Starting up the data center requires a number of things. Most of these things can be done very early on and can be scripted for consistency, ease, and repeatability. The steps that you need to take to bring up the data center are:

  1. Attach the storage to the OS images in the disaster data center.
  2. Start up the WebSphere environment.
  3. Open up the data center for work.

Selecting the snapshot

When you start up your disaster data center, you will need to select the snapshot. Selecting the run data snapshot, will normally be the last snapshot that was transferred to the disaster data center. The one exception will be if you were in the middle of installing or uninstalling an application at the time of the failure. Then you will need to select the run data snapshot that was taken prior to saving the changes.

Selecting the configuration data and the installation data will normally be the last snapshot that was transferred to the disaster data center. The exception is those situations where two snapshots are taken as the result of a single install or configuration action. In this case, you need to select the last snapshot where the two snapshots are consistent.

Process

The activities associated with attaching the storage to the OS are:

  1. Change the mode of the disks from replicating data from the original data center to being the source of the data for the operating system images.
  2. Restore the last good snapshot to the disks that will be used for the recovery data center. For example, the last snapshot of the install volume, the config volume and the run data. Which snapshot to use will be dependent upon the install and configuration actions that were or were not active at the time of the snapshot. Use the snapshot that is consistent with your run data.
  3. Make the disks available to the operating system image. This may require some procedures to check and fix any files that were corrupted because of the "crash" state.

The activities associated with starting up the WebSphere environment:

  1. Start the database server.
  2. Start the dmgr and the node agents.
  3. Start the messaging clusters.
  4. Start the supporting clusters.
  5. Start the application deployment clusters.

To open the data center for work, set your routers to point to the new environment. Do not underestimate the effort required to build a reliable and repeatable connection to the replicated data. Also, make sure that you continually test this path. If anything goes wrong in this process and the replicated data is not available to the operating systems, then the impact of your disaster will continue to compound. This is one of the key paths that should be tested frequently and completely.

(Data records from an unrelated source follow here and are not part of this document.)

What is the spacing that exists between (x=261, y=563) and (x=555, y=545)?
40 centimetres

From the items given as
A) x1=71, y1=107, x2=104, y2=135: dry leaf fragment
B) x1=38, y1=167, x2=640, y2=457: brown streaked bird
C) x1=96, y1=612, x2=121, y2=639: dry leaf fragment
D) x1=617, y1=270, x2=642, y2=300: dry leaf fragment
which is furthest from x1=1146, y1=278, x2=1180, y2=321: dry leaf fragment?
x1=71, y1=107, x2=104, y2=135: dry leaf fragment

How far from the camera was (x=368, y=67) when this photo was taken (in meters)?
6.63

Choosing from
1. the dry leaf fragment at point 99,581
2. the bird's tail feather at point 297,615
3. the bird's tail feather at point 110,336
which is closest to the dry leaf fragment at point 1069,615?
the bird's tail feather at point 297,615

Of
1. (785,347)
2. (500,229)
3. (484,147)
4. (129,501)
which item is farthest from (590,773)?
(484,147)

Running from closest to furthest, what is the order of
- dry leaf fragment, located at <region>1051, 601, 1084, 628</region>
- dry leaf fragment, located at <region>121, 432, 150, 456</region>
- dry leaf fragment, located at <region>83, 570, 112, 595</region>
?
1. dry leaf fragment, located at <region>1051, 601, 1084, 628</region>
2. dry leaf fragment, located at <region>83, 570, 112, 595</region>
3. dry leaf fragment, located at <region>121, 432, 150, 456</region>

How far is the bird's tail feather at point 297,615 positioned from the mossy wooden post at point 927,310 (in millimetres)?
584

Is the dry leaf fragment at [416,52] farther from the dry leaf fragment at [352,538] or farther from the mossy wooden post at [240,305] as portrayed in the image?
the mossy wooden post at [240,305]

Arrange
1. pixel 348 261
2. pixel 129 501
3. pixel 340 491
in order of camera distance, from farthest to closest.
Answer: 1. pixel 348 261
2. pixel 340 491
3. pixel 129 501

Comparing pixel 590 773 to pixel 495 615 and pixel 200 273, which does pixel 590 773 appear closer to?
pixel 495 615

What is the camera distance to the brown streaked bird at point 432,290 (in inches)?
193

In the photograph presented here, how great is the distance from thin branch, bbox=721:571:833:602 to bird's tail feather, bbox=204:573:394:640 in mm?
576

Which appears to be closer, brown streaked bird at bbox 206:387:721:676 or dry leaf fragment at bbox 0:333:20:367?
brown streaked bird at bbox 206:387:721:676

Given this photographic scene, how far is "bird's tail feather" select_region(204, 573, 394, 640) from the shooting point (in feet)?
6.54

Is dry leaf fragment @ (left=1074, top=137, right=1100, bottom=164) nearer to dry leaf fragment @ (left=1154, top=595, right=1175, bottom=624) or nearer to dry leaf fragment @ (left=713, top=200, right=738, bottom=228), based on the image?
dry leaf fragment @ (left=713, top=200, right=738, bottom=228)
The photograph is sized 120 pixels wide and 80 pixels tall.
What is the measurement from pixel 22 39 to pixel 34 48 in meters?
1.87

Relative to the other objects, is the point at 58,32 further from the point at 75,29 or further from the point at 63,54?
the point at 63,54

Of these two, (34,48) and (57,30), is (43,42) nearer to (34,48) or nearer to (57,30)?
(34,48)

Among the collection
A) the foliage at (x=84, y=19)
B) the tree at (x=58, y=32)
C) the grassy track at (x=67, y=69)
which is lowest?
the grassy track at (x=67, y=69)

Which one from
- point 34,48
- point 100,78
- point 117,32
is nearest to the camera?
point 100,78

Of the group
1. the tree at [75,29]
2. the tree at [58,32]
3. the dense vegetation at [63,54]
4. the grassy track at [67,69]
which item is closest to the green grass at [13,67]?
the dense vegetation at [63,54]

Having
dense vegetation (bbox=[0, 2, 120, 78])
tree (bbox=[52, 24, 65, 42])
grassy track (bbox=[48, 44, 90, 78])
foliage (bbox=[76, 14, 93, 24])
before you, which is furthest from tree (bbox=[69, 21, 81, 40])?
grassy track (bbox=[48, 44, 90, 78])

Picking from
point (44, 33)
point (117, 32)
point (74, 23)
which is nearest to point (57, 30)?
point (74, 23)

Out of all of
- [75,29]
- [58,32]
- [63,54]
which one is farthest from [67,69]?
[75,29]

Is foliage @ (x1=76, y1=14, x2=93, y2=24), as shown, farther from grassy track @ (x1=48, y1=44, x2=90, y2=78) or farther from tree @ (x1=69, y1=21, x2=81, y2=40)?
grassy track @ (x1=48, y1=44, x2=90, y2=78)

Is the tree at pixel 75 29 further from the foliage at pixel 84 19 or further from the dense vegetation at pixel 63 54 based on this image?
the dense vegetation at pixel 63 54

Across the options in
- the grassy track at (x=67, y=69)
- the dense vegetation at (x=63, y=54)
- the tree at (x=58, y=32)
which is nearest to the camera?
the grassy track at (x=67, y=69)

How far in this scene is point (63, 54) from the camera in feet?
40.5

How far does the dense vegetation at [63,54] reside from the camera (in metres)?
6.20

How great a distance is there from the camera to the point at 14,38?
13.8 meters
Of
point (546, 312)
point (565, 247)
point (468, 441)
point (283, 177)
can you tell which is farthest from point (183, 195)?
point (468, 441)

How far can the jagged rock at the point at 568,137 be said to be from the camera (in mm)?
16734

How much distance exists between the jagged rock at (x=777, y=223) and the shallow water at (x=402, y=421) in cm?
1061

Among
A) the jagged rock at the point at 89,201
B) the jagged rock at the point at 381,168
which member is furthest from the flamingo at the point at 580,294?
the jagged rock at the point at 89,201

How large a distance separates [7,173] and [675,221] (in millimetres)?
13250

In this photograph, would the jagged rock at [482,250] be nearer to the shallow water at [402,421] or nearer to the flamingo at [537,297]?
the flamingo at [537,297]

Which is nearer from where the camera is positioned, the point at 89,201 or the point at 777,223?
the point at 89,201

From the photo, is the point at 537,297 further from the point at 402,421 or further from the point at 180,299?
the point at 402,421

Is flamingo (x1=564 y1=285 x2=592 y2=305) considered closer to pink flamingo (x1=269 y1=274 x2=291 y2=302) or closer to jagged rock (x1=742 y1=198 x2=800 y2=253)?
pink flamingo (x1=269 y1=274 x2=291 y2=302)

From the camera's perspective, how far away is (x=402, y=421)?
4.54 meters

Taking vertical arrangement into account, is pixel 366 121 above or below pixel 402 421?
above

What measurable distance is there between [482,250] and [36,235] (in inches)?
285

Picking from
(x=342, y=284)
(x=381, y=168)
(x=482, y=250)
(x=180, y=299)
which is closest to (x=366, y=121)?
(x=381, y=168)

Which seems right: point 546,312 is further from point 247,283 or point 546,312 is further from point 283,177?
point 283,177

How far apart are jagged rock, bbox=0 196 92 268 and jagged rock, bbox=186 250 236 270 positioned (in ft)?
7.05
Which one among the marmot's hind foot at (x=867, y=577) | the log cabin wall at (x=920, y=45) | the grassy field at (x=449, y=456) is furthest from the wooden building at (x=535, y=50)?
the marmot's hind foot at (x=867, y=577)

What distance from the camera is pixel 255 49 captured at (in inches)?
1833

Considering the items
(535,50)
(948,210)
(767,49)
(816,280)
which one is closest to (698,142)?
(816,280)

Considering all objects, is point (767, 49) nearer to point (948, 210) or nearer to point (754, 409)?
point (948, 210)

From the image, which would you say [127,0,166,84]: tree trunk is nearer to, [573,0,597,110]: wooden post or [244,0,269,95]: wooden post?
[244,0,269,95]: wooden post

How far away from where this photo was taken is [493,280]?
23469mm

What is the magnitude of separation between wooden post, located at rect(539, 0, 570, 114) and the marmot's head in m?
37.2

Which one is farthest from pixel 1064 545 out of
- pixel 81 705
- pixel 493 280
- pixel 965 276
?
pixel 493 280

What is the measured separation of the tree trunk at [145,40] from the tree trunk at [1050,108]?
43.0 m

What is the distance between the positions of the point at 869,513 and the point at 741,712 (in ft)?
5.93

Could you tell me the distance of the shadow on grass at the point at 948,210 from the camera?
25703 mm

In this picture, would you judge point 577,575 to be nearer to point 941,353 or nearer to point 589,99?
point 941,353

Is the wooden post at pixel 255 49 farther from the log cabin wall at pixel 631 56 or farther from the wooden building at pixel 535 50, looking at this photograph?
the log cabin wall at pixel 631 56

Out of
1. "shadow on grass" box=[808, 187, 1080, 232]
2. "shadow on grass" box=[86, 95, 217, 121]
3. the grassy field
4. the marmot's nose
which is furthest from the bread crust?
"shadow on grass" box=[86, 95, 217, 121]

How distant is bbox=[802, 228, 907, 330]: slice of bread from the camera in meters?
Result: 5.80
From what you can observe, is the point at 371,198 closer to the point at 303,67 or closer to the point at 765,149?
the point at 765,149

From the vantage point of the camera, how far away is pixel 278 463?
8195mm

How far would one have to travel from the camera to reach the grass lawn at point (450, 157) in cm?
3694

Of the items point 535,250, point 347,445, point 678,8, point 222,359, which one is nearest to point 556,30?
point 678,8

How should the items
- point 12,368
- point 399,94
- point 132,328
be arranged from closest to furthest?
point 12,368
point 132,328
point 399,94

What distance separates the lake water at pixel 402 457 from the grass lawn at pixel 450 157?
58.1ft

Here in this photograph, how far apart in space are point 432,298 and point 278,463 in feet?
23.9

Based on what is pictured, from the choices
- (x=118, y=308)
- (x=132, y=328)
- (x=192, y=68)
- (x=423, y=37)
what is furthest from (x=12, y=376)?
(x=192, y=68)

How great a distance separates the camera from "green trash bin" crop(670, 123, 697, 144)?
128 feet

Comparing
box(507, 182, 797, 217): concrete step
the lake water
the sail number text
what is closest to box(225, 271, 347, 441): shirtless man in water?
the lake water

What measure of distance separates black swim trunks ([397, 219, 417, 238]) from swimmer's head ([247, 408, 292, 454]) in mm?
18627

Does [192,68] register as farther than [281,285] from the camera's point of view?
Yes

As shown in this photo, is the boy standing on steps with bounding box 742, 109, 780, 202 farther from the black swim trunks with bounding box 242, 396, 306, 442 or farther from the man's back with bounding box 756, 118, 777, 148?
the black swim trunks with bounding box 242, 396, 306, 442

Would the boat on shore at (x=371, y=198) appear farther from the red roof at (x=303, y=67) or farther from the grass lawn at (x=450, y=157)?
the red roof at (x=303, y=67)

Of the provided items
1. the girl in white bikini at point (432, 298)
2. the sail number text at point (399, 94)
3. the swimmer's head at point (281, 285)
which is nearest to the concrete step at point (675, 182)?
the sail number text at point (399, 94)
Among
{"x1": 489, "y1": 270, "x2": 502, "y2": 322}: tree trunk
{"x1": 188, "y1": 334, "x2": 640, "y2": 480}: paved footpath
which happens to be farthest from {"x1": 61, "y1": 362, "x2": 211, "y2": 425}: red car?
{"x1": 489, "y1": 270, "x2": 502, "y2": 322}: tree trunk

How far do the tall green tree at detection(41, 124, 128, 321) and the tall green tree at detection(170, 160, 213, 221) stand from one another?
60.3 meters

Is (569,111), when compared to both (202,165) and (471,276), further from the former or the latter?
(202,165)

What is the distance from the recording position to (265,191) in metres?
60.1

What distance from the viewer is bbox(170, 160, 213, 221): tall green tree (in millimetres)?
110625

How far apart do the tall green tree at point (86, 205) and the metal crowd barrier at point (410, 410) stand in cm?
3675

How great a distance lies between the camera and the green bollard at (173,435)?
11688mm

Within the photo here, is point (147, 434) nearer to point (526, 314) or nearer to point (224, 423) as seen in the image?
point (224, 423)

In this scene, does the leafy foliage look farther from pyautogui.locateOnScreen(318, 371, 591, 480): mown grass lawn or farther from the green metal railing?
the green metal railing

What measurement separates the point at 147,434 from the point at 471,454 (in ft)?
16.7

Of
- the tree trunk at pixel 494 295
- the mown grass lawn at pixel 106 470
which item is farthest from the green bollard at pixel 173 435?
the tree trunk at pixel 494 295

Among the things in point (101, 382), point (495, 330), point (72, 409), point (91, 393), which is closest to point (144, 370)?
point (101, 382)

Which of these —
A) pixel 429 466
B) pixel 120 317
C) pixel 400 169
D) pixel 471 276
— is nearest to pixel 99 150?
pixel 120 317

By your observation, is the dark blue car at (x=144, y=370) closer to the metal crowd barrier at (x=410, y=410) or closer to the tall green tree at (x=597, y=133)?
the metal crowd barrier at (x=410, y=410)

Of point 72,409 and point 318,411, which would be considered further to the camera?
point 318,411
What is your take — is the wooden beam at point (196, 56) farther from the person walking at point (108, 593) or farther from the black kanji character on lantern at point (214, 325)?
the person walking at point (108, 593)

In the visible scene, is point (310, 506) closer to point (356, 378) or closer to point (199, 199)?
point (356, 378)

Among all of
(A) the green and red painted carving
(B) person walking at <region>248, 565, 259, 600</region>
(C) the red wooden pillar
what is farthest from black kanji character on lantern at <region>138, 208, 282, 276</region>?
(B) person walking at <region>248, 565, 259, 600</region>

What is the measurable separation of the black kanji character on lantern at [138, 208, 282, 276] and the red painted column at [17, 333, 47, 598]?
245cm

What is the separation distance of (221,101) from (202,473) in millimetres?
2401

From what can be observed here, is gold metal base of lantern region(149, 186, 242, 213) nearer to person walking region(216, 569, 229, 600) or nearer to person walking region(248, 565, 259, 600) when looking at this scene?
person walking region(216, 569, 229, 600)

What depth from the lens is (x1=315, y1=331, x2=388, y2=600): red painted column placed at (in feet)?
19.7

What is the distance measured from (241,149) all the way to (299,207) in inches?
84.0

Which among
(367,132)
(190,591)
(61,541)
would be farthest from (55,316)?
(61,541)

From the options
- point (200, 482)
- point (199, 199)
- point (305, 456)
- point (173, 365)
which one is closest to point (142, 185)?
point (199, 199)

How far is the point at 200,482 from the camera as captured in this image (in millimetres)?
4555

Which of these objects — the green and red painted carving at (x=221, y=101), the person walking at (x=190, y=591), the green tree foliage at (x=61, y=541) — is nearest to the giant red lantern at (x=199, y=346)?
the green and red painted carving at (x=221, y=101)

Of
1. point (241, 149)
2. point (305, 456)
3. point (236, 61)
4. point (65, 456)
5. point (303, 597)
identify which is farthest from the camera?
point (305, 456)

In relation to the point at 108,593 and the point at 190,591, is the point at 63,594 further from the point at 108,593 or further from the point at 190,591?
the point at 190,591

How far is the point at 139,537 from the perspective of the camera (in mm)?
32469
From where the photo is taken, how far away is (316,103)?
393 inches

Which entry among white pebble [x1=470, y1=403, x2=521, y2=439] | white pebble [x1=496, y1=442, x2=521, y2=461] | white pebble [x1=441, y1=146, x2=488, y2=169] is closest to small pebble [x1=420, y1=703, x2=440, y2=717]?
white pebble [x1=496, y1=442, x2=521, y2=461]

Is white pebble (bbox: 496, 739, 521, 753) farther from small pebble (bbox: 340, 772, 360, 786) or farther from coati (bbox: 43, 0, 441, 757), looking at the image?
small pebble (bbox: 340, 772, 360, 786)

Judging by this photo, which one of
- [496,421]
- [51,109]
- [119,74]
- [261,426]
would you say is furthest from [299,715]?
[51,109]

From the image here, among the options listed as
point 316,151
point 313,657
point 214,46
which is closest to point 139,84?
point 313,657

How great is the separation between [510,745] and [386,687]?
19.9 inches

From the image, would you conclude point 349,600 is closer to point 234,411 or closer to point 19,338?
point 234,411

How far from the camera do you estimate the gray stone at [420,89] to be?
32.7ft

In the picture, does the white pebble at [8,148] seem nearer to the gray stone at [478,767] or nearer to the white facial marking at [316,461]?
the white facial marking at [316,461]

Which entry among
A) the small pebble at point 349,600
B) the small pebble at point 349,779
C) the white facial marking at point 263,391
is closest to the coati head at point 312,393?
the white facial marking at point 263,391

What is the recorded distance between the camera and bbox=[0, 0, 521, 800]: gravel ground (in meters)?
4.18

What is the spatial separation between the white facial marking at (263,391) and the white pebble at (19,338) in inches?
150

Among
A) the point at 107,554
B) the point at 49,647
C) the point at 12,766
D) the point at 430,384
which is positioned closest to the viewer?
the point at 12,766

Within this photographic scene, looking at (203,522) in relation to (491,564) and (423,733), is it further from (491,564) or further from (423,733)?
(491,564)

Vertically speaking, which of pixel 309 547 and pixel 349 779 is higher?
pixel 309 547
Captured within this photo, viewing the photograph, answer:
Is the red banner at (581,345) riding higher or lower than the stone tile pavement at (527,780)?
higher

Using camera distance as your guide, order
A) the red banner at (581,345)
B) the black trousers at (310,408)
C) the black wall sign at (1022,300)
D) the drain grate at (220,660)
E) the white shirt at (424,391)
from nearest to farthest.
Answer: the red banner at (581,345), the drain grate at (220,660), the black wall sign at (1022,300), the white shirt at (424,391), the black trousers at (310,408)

What to monitor in your disaster data center

  • After you start the messaging clusters, you can look at the messages in the messaging engines. These will show you any messages that were on the queues at the time that the snapshot was taken. You should not do anything with them, but it might be interesting for you to see the queue depth of some of the queues.
  • If you choose to look at the messages, you might see that some of them have a transaction associated with it. The messages with this transaction association are those messages that are in the process of being placed on the queue or being removed from the queue and for which the transaction is in flight.
  • After you start the support cluster, you will notice that the messages that are associated with the business events will start to be processed and any transactions associated with them will be completed (unless the application clusters are required to complete the transaction).
  • Once you have started the application cluster, you will notice that the messages that are associated with the applications will be processed and the transactions associated with them will be completed.
  • When the entire disaster data center has completed the start up process, you should see all of the business processes in a consistent state ready for the next actions to take place.

Extending the principles presented in this article

The particulars of the environment, as laid out in this article, are based on a number of design choices. In this section, you will examine some possible alternative choices and the impact those choices have on the environment described thus far.

Less capacity in the disaster data center

If you have less capacity in your disaster data center than your primary data center, you will still need the disaster data center to have the same configuration as the primary data center. However, you can serialize your recovery to reduce the instantaneous required capacity. This serialization allows you to roll recovery through the cell and only require enough capacity to support less than the full topology.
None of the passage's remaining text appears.